Text block:
1 files changed, 301 insertions, 0 deletions
diff --git a/contrib/llvm/lib/CodeGen/AsmPrinter/DebugHandlerBase.cpp b/contrib/llvm/lib/CodeGen/AsmPrinter/DebugHandlerBase.cpp
new file mode 100644
index 000000000000..82e14dc13cb1
--- /dev/null
+++ b/contrib/llvm/lib/CodeGen/AsmPrinter/DebugHandlerBase.cpp
@@ -0,0 +1,301 @@
+//===-- llvm/lib/CodeGen/AsmPrinter/DebugHandlerBase.cpp -------*- C++ -*--===//
+//
+//                     The LLVM Compiler Infrastructure
+//
+// This file is distributed under the University of Illinois Open Source
+// License. See LICENSE.TXT for details.
+//
+//===----------------------------------------------------------------------===//
+//
+// Common functionality for different debug information format backends.
+// LLVM currently supports DWARF and CodeView.
+//
+//===----------------------------------------------------------------------===//
+
+#include "DebugHandlerBase.h"
+#include "llvm/ADT/Optional.h"
+#include "llvm/ADT/Twine.h"
+#include "llvm/CodeGen/AsmPrinter.h"
+#include "llvm/CodeGen/MachineFunction.h"
+#include "llvm/CodeGen/MachineInstr.h"
+#include "llvm/CodeGen/MachineModuleInfo.h"
+#include "llvm/CodeGen/TargetSubtargetInfo.h"
+#include "llvm/IR/DebugInfo.h"
+#include "llvm/MC/MCStreamer.h"
+
+using namespace llvm;
+
+#define DEBUG_TYPE "dwarfdebug"
+
+Optional<DbgVariableLocation>
+DbgVariableLocation::extractFromMachineInstruction(
+    const MachineInstr &Instruction) {
+  DbgVariableLocation Location;
+  if (!Instruction.isDebugValue())
+    return None;
+  if (!Instruction.getOperand(0).isReg())
+    return None;
+  Location.Register = Instruction.getOperand(0).getReg();
+  Location.FragmentInfo.reset();
+  // We only handle expressions generated by DIExpression::appendOffset,
+  // which doesn't require a full stack machine.

Source material:

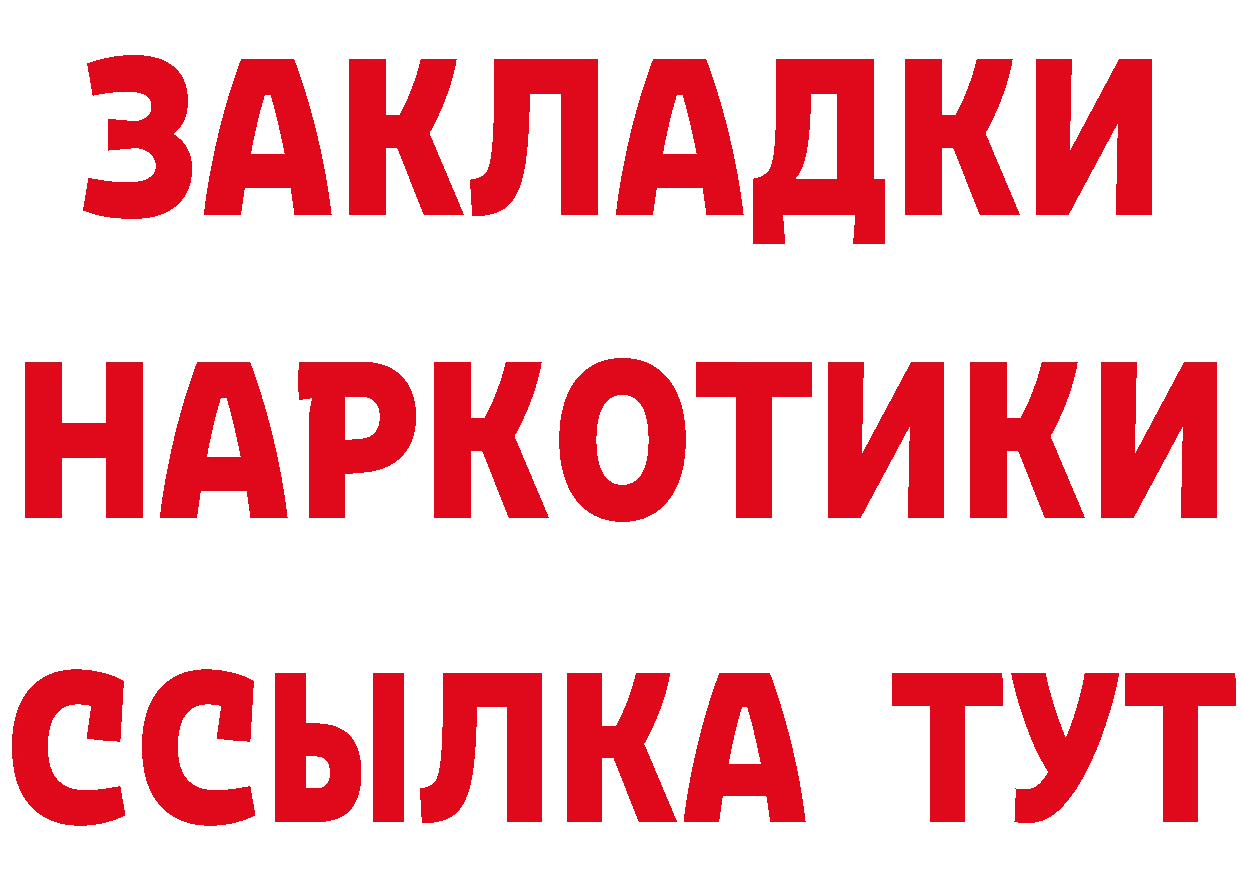 ЗАКЛАДКИ
НАРКОТИКИ
ССЫЛКА ТУТ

Problems to work on:
A) According to the DebugHandlerBase.cpp diff, which debug information formats does LLVM currently support?
B) Write down the passage of the DebugHandlerBase.cpp diff from "1 files changed, 301" to "LICENSE.TXT for details.", character for character.

Answers by item:
A) DWARF and CodeView.

B)
1 files changed, 301 insertions, 0 deletions
diff --git a/contrib/llvm/lib/CodeGen/AsmPrinter/DebugHandlerBase.cpp b/contrib/llvm/lib/CodeGen/AsmPrinter/DebugHandlerBase.cpp
new file mode 100644
index 000000000000..82e14dc13cb1
--- /dev/null
+++ b/contrib/llvm/lib/CodeGen/AsmPrinter/DebugHandlerBase.cpp
@@ -0,0 +1,301 @@
+//===-- llvm/lib/CodeGen/AsmPrinter/DebugHandlerBase.cpp -------*- C++ -*--===//
+//
+//                     The LLVM Compiler Infrastructure
+//
+// This file is distributed under the University of Illinois Open Source
+// License. See LICENSE.TXT for details.